### ФРАГМЕНТ ТЕКСТА

В подготовительных материалах к «Истории Петра» Пушкин приводит целую цепь все более строгих указов о явке дворян в службу, изданных после 1711 г. Нас будут интересовать только три записи, сделанные рукою Пушкина. Первая запись — в тетради, отражающей правление

109

Петра I в 1713 г.: «Прибывшие из Москвы сенаторы, — пишет Пушкин, — донесли Петру, что вопреки указу 1711 года многие дворяне от службы укрываются. Тогда Петр издал тиранский свой указ (от 26 сент.<ября>), по которому доносителю, из какого звания он бы не был, отдавались поместия укрывающегося дворянина» (X, 202).

Под следующим, 1714 г. Пушкин записывает: «Целый месяц (сентябрь. — В. Л.) Петр каждый день присутствовал в сенате <...> Указ о дворянских детях подтвержден был с тою же строгостию, а доносы по оному повелел подавать самому себе» (X, 209).

И, наконец, третья запись — под январем 1716 г.: «Петр повелел представлять дворянских детей для обучения и отсылки в чужие края, под опасением описания имения в пользу доносителя, хотя бы и холопа. В минувшем (т. е. 1715 г. — В. Л.) году было их представлено 1006. 26 янв.<аря> имена их напечатаны и разосланы при указе о недорослях» (X, 220).

Все три записи — существенная документальная параллель к замыслу о сыне казненного стрельца. Они свидетельствуют о том, что с осени 1713 г. отношение Петра I к неявившимся недорослям резко ухудшается; указ этого времени послужил стимулом к новым доносам, в которые оказался вовлеченным широчайший круг лиц — даже и людей холопского звания. Здесь и возможность обогатиться поместьями, и сделать карьеру — ведь есть редчайший случай подать бумагу на высочайшее имя. Зная все эти обстоятельства, Пушкин колеблется: «сосед» или «приказчик»? Если все-таки доносит приказчик, то ситуация тяготеет скорее ко времени не ранее 1713 г.

######
### ИСХОДНЫЕ МАТЕРИАЛЫ

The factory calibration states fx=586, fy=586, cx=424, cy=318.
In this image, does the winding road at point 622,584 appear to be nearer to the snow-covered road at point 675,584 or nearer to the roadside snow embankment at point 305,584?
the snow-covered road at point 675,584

######

▶ ЧТО СДЕЛАТЬ
Продолжите текст о записях Пушкина про указы Петра I о явке дворян в службу, начав сразу после его последнего предложения.

▶ ОТВЕТ К ЗАДАЧЕ
Заметим попутно, что эпизод доноса приказчика в связи с указами 1713—1716 гг. сильно обостряет замысел. Недаром же Пушкин, далеко отступая от текста благонамеренного Голикова, называет эти указы «тиранскими». Мотив для Пушкина не новый. В «Борисе Годунове» упоминаются «дворецкий князь-Василья и Пушкина слуга», которые «пришли с доносом» к родственнику царя (VII, 44). Это еще одно из многочисленных доказательств тиранического характера годуновского правления. Действия Петра в этом эпизоде еще ужаснее — он сам читает доносительские челобитные.

Таким образом, Петр мог познакомиться с доносом приказчика вдовы. Значит, когда сын казненного стрельца приходит просить за поруганное семейство, царь, быть может, уже знаком с обстоятельствами дела. Тут тоже есть прямая типологическая параллель с «Капитанской дочкой»: когда Маша Миронова просит за семью Гриневых, то императрица хорошо знакома с доносительскими показаниями Швабрина.

Теперь подведем итоги наших хронологических выкладок.

Сын казненного стрельца взят на воспитание дворянской вдовой в 80—90-е годы XVII столетия. Около 1706 г. он уходит в военную службу. Летом 1711 г., уже офицером, он везет из прутского окружения письмо-«завещание» Петра I. Не ранее того же 1711 г. (а скорее даже не ранее 1713 г.) родной сын вдовы по доносу лишен чести и имения, а затем отдан в солдаты. После этого сын казненного стрельца пытается прибегнуть к покровительству Петра I, чтобы спасти близкую семью — быть может, семью своей невесты.

Таков первый, историко-фактографический слой комментариев к пушкинскому наброску.

2

Теперь нам предстоит ответить на один из основных вопросов: каково происхождение самой формулы «сын казненного стрельца»? Принадлежит ли она Пушкину или обозначение для безымянного героя есть заимствование из источника, знакомого автору?

Ответ на этот вопрос вновь приводит нас к основному сочинению И. И. Голикова.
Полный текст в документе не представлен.